Government now was more powerful, more intrusive, and more over-bearing than ever...and able to borrow at the lowest rates in history.
There were signs of a deeper breakdown, too.
Soldiers returning from the Mideast were killing themselves in record numbers.
The fellow in the trailer in Muskogee was likely to be a minimum-wage meth addict watching porn on the internet rather than studying metallurgy.
Debt had reached a record high – at 355% of GDP. Real peace seemed as remote as real prosperity.
And then...in June of 2016...the Republican Party chose New York real estate developer (and former Democrat) Donald Trump as their presidential nominee – the most unlikely standard bearer for a major political party in US history.
For most Republicans, Mr.Trump had only one qualification of importance: He was not Hillary Clinton.
Ms.Clinton, perhaps more than any other politician, was the face of The Establishment. She had her fingerprints on every piece of the dark puzzle – the decline in wages and GDP...the rise of Wall Street and "The One Percent"...the wars...the debt...and the Deep State itself.
How these things came to be, and where they lead, is the subject of much speculation. And it is the subject of James Dale Davidson's The Breaking Point.
The delight of the book is that it approaches these issues in an original and interesting way. Thomas Piketty (the rich get richer), Robert Gordon (the important innovations are already behind us), Joseph Tainter (it's too complicated) – all have theories about why the 21st century is such a disappointment.

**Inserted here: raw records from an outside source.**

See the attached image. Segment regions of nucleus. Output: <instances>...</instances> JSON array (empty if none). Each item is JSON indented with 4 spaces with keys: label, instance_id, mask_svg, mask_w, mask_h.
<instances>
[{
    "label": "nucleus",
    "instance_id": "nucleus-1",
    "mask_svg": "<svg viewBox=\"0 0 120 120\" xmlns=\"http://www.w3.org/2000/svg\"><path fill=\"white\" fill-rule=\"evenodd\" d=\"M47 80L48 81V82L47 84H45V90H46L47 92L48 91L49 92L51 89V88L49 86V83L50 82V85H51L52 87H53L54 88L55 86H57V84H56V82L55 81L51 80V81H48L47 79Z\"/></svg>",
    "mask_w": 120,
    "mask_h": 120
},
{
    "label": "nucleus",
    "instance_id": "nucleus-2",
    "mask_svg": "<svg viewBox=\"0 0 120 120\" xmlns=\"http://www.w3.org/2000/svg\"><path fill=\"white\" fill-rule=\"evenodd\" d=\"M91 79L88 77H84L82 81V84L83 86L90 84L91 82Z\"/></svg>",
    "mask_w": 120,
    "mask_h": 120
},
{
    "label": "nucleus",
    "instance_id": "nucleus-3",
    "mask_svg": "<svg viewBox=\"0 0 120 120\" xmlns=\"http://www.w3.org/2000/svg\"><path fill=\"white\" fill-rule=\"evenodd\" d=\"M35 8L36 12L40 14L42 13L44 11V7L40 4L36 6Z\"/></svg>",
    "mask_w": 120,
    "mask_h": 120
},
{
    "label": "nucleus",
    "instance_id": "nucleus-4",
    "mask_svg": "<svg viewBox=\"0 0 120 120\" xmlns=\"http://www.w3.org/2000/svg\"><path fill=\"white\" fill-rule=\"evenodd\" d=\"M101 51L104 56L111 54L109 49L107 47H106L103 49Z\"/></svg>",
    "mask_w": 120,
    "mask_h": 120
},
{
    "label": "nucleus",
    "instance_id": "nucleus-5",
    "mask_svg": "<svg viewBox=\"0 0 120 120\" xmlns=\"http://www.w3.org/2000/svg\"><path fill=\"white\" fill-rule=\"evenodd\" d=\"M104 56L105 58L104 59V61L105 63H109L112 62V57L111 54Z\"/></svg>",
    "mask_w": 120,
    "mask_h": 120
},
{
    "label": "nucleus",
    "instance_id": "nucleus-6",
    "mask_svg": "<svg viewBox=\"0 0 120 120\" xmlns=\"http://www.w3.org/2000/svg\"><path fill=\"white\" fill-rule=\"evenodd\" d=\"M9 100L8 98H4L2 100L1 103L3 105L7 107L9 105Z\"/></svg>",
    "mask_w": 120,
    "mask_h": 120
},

Davidson connects the dots, too...but more dots...and more unexpected dots...than perhaps anyone.
In the end, writes Davidson, "the long run meets the present [where] systems that no longer pay their way exhaust their credit and go broke. The Breaking Point is a nonlinear departure on the road to nowhere. It occurs when collateral collapses, burying the public's faith in fiat money and the institutions that create and regulate it."
That is why Donald Trump stood confidently before the American people in the summer of 2016 promising to "make America great again."
His listeners knew something was deeply wrong. And they wanted desperately to believe that Mr.Trump could fix it.